Note2: Some functions currently require C++ support for SSE 4.1 instructions.
-
S Dataframes consists of multiple binary files that hold vector data, that can be mapped directly into an R process
-
S Dataframes are partioned.
-
Partitions are further broken into large splits for efficiency
For more defails, check the R Package documentation.
RScythica depends on the scythica utilities to create the S datasets, and the utilities need to be available in the executable search path.
sudo apt-get install libyaml-cpp-dev sudo apt-get install libmsgpack-dev
The following packages are required
-
XCode
-
Brew Packages:
brew install boost
brew install yaml-cpp
brew install msgpack
library(devtools) devtools::install_github("geraldthewes/RScythica")

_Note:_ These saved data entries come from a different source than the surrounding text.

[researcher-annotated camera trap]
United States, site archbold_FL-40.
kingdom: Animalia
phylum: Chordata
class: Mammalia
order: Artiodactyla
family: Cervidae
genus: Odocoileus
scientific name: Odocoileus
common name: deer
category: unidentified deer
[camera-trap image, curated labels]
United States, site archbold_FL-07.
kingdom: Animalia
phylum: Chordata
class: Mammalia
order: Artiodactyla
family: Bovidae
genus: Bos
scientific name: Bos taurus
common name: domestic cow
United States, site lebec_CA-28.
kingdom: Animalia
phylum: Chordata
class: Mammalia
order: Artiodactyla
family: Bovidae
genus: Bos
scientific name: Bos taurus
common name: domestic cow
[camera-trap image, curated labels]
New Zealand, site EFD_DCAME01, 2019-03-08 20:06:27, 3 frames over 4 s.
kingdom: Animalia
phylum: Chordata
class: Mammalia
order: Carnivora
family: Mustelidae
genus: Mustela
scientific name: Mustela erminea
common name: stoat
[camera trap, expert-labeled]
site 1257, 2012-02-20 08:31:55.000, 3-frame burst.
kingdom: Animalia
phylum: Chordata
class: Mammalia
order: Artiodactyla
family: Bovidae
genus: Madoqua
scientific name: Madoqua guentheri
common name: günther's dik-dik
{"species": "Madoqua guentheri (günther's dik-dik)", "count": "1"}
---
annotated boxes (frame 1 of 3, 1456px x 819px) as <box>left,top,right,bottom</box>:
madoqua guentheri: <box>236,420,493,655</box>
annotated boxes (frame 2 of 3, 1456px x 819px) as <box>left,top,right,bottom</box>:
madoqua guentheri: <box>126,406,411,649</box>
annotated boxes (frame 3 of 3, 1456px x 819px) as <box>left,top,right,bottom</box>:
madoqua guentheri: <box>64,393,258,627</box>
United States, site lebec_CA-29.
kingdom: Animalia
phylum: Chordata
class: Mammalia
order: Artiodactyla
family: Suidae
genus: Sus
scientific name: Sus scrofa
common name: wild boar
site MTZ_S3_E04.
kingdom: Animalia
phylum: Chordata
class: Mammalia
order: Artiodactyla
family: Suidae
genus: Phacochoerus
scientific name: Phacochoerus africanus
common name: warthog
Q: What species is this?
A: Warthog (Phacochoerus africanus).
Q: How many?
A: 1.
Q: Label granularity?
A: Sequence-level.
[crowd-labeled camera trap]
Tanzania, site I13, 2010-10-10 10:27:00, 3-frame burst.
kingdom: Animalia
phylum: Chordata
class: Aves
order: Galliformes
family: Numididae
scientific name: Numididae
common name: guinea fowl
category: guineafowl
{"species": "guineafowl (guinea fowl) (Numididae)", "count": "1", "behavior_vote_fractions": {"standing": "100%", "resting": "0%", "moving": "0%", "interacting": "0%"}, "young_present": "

The package include source data that needs to be converted to binary form using sdscreate in the tests/extdata
directory
sdscreate airline.yaml airline.sds airline.csv
sdscreate -noheader=true iris.yaml iris.sds iris.data
sdscreate boston.yaml boston.sds boston-1970-2014.csv
sdscreate PRECIP_15_sample_csv.yaml noaa.sds PRECIP_15_sample_csv.csv
The Doxygen file for the C++ code can be created with
doxygen
cd latex
make
This will create an HTML version in the HTML/index.html subdirectory, and a PDF version in the latex subdirectory.
Current limitations include:
- Limited testing or error handling
- Only supports POSIX systems such as MacOS X and Linux
- Currently supports the following data types:
- integer (32-bit)
- numeric (64-bit Double)
- factor
- logicals
- Date
- DateTime (POSIXct)
- Currently Requires SSE 4.1 Support to accelerate vector operations.